* Work required
Transcribe verbatim every line from the line containing "Put [307,608], [38,637], [407,615]" to the end of the entries, including both endpoints. Output nothing beyond those lines.

------------------------------

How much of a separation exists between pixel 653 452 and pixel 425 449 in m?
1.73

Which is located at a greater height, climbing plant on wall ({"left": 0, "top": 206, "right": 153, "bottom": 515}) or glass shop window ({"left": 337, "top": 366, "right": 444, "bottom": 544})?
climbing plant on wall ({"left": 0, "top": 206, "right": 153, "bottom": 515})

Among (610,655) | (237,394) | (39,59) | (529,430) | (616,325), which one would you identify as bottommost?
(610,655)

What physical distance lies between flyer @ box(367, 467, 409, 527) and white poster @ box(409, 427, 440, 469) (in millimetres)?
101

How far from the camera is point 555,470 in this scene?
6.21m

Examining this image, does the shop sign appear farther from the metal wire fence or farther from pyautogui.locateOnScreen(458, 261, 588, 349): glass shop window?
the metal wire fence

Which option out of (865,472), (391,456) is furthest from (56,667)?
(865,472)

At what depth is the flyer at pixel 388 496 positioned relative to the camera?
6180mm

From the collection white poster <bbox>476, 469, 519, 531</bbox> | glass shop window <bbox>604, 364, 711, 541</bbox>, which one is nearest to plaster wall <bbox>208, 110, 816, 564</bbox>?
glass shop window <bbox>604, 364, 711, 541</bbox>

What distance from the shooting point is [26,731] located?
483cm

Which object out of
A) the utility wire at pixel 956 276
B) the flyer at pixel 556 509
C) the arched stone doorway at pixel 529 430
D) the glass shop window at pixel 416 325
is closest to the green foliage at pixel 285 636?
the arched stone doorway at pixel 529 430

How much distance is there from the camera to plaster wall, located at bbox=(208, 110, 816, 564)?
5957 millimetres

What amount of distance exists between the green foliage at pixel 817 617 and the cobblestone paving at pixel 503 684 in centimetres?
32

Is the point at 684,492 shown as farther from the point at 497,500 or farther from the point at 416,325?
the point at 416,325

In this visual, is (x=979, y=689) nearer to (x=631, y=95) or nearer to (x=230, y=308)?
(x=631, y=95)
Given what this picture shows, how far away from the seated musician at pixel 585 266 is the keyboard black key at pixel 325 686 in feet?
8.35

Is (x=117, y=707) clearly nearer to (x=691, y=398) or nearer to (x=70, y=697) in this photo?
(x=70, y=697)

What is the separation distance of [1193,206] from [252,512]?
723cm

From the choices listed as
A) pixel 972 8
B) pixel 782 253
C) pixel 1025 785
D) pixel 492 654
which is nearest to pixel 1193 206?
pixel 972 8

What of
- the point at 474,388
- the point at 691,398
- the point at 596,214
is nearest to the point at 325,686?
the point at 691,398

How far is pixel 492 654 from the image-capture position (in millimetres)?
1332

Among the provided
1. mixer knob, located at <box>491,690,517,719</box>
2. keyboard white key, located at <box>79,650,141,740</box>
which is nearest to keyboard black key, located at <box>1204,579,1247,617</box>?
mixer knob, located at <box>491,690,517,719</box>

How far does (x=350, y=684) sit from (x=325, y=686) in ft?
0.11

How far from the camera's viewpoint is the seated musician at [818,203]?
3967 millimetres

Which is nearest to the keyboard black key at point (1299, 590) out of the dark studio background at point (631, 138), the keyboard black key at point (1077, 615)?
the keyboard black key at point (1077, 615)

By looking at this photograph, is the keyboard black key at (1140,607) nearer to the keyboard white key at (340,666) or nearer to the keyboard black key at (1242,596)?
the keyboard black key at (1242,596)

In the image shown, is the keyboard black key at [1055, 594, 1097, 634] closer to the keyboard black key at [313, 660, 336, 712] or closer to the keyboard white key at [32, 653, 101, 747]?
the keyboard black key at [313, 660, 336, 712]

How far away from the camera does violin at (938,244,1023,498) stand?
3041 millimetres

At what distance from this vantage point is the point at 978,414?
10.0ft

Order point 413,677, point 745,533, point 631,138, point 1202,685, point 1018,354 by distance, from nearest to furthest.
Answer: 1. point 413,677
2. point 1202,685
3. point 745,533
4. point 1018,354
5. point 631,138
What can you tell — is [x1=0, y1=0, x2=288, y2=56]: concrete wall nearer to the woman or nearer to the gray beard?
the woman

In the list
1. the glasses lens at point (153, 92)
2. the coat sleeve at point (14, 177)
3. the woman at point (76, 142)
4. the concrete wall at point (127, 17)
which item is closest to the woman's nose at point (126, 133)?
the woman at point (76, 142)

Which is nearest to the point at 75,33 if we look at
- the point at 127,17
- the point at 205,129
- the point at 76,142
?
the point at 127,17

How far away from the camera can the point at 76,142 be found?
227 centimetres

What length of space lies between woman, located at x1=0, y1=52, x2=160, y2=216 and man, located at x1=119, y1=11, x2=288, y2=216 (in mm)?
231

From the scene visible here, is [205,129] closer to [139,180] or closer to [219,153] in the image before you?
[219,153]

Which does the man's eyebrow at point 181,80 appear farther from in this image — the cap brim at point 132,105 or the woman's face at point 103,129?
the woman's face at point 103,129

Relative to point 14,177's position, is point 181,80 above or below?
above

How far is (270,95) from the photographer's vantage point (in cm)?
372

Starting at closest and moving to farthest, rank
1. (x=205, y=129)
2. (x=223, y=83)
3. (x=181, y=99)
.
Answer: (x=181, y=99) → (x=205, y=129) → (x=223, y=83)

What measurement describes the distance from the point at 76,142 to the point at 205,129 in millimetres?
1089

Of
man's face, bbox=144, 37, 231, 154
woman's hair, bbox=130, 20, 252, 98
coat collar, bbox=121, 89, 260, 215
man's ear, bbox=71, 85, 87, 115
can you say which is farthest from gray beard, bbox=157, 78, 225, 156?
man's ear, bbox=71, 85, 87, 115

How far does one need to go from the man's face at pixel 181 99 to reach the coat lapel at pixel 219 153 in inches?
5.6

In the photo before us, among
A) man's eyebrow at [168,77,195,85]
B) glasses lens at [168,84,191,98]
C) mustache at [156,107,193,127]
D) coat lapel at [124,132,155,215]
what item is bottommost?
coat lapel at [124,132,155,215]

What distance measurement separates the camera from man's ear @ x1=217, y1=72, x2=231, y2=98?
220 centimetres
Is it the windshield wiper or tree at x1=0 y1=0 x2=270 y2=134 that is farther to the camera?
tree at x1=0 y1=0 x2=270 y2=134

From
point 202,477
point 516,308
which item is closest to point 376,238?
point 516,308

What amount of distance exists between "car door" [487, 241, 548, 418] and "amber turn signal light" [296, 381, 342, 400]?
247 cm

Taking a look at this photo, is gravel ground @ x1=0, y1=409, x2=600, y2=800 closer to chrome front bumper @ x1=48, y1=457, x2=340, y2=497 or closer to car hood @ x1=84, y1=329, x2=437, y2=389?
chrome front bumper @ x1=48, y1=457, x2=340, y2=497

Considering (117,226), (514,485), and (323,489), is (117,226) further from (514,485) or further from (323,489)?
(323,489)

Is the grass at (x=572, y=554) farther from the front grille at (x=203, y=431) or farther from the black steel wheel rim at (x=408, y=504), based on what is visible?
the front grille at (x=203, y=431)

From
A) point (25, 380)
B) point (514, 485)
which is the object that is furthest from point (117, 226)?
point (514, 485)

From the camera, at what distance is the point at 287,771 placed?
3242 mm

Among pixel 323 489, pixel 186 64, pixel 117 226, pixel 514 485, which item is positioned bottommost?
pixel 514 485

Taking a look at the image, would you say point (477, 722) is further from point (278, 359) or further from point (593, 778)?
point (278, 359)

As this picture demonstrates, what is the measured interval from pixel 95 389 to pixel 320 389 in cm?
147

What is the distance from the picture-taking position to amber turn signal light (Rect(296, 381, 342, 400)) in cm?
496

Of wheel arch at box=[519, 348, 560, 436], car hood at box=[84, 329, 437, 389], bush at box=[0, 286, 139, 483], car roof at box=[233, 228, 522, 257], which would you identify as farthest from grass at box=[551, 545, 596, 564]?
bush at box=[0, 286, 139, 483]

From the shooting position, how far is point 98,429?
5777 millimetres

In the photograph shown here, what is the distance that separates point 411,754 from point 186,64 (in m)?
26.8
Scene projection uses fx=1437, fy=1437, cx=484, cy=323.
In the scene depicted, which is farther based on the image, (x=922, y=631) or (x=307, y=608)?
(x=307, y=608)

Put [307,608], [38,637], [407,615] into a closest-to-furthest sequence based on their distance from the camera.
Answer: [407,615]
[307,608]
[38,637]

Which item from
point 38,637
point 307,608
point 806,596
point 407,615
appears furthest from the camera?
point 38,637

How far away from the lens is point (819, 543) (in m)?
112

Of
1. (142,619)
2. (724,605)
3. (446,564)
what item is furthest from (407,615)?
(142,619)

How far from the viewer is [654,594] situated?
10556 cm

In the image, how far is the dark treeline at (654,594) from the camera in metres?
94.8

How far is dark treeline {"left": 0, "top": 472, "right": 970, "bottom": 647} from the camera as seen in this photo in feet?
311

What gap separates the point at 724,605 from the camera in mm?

------------------------------

* Final answer
Put [307,608], [38,637], [407,615] into a closest-to-furthest sequence based on their distance from the camera.
Answer: [407,615]
[307,608]
[38,637]

Which item from
point 38,637
point 307,608
point 806,596
point 407,615
appears furthest from the camera?
point 38,637

How far away from the lens is point (819, 543) (in m)?
112

Of
1. (142,619)
2. (724,605)
3. (446,564)
what item is furthest from (407,615)?
(142,619)

How far from the viewer is [654,594] situated?
10556 cm

In the image, how far is the dark treeline at (654,594) from the camera in metres?
94.8

How far is dark treeline {"left": 0, "top": 472, "right": 970, "bottom": 647} from the camera as seen in this photo in feet?
311

What gap separates the point at 724,605 from the camera in mm?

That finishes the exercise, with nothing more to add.